The AI provision in the bill states that “no state or political subdivision may enforce any law or regulation regulating artificial intelligence models, artificial intelligence systems, or automated decision systems.” The language could bar regulations on systems ranging from popular commercial models like ChatGPT to those that help make decisions about who gets hired or finds housing.
State regulations on AI’s usage in business, research, public utilities, educational settings and government would be banned.
The congressional pushback against state-led AI regulation is part of a broader move led by the Trump administration to do away with policies and business approaches that have sought to limit AI’s harms and pervasive bias.
Half of all U.S. states so far have enacted legislation regulating AI deepfakes in political campaigns, according to a tracker from the watchdog organization Public Citizen.
Most of those laws were passed within the last year, as incidents in democratic elections around the globe in 2024 highlighted the threat of lifelike AI audio clips, videos and images to deceive voters.
California state Sen. Scott Wiener called the Republican proposal “truly gross” in a social media post. Wiener, a San Francisco Democrat, authored landmark legislation last year that would have created first-in-the-nation safety measures for advanced artificial intelligence models. The bill was vetoed by California Gov. Gavin Newsom, a fellow San Francisco Democrat.
“Congress is incapable of meaningful AI regulation to protect the public. It is, however, quite capable of failing to act while also banning states from acting,” Wiener wrote.
A bipartisan group of dozens of state attorneys general also sent a letter to Congress on Friday opposing the bill.
“AI brings real promise, but also real danger, and South Carolina has been doing the hard work to protect our citizens,” said South Carolina Attorney General Alan Wilson, a Republican, in a statement. “Now, instead of stepping up with real solutions, Congress wants to tie our hands and push a one-size-fits-all mandate from Washington without a clear direction. That’s not leadership, that’s federal overreach.”
As the debate unfolds, AI industry leaders are pressing ahead on research while competing with rivals to develop the best — and most widely used —AI systems. They have pushed federal lawmakers for uniform and unintrusive rules on the technology, saying they need to move quickly on the latest models to compete with Chinese firms.
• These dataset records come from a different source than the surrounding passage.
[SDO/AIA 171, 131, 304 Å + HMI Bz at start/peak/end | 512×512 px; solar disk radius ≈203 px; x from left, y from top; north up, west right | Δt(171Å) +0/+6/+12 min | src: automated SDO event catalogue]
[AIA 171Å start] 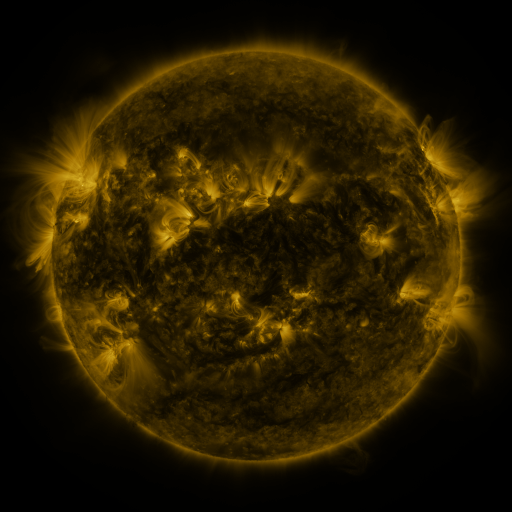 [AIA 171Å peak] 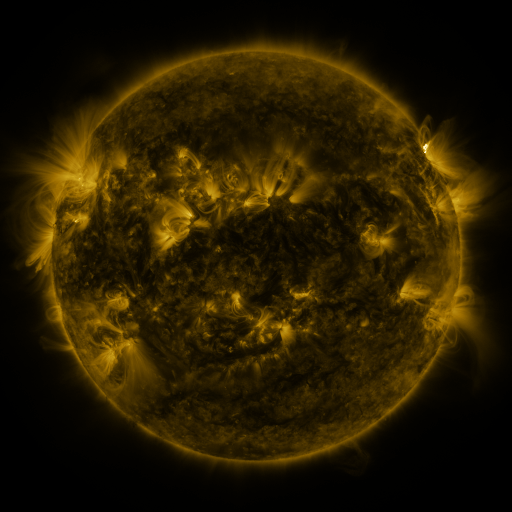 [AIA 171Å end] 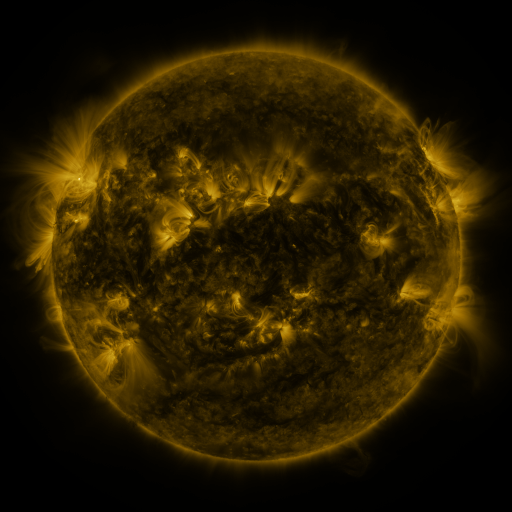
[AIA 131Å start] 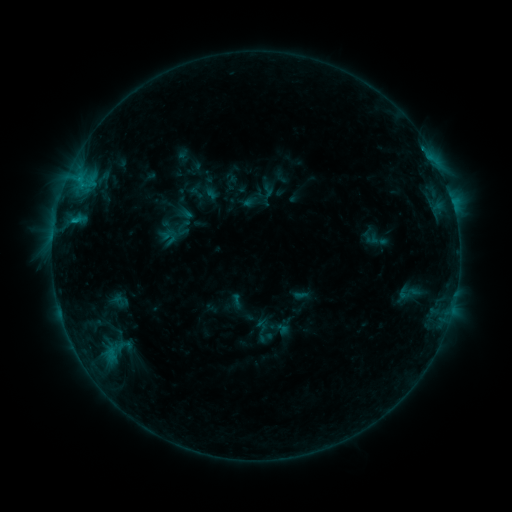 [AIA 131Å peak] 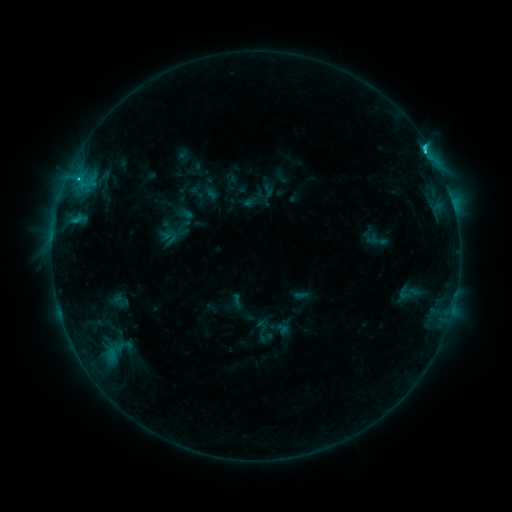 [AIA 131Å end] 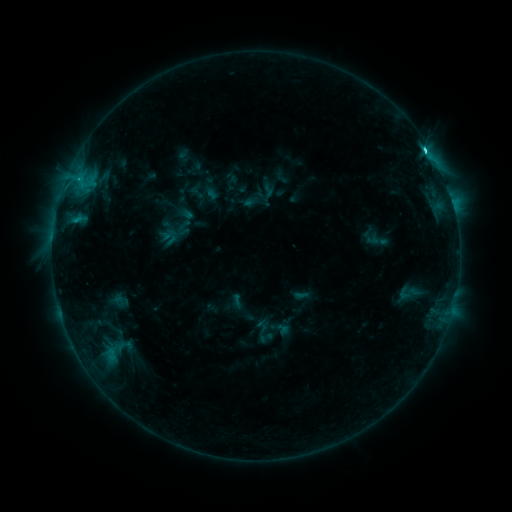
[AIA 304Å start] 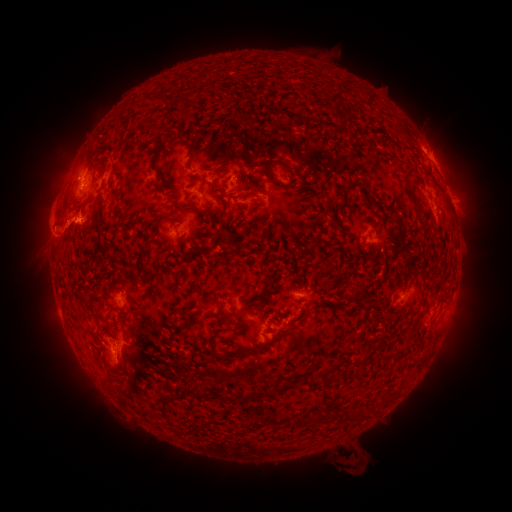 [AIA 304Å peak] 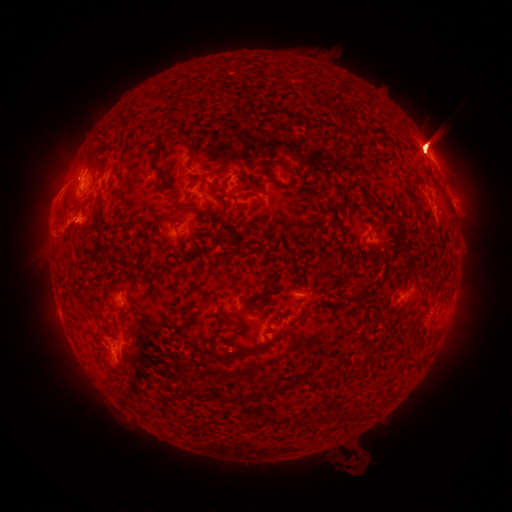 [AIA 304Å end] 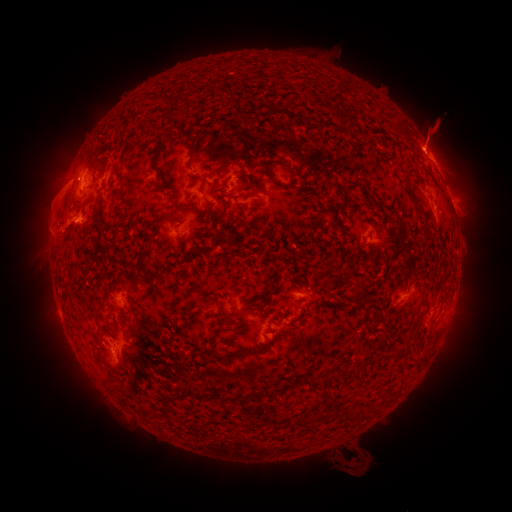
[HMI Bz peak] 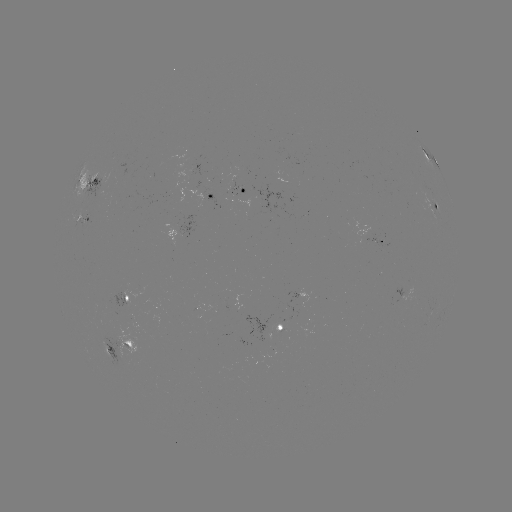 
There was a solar flare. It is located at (78, 181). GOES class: C3.1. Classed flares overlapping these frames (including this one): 2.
Sam Altman, the CEO of ChatGPT maker OpenAI, testified in a Senate hearing last week that a “patchwork” of AI regulations “would be quite burdensome and significantly impair our ability to do what we need to do.”
“One federal framework, that is light touch, that we can understand and that lets us move with the speed that this moment calls for seems important and fine,” Altman told Sen. Cynthia Lummis, a Wyoming Republican.
And Sen. Ted Cruz floated the idea of a 10-year “learning period” for AI at the same hearing, which included three other tech company executives.
“Would you support a 10-year learning period on states issuing comprehensive AI regulation, or some form of federal preemption to create an even playing field for AI developers and employers?” asked the Texas Republican.
Altman responded that he was “not sure what a 10-year learning period means, but I think having one federal approach focused on light touch and an even playing field sounds great to me.”